§ GIVEN INSTRUCTION
Change "farther" to "further" in the entries from the line containing "How far from" through the end of the entries, both ends included. Give back only those lines, with nothing else altered.

§ INPUT RECORDS
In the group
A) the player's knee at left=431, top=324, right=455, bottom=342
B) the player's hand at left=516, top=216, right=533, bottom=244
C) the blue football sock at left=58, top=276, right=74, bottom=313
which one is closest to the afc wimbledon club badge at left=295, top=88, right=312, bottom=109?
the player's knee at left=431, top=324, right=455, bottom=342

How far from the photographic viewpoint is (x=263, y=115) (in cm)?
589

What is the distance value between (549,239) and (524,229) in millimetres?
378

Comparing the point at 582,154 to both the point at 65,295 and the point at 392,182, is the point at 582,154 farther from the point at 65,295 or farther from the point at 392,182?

§ WRITTEN SOLUTION
How far from the photographic viewpoint is (x=263, y=115) (in cm)?
589

What is the distance value between (549,239) and (524,229) in millimetres?
378

Comparing the point at 582,154 to both the point at 65,295 and the point at 392,182, is the point at 582,154 further from the point at 65,295 or further from the point at 392,182?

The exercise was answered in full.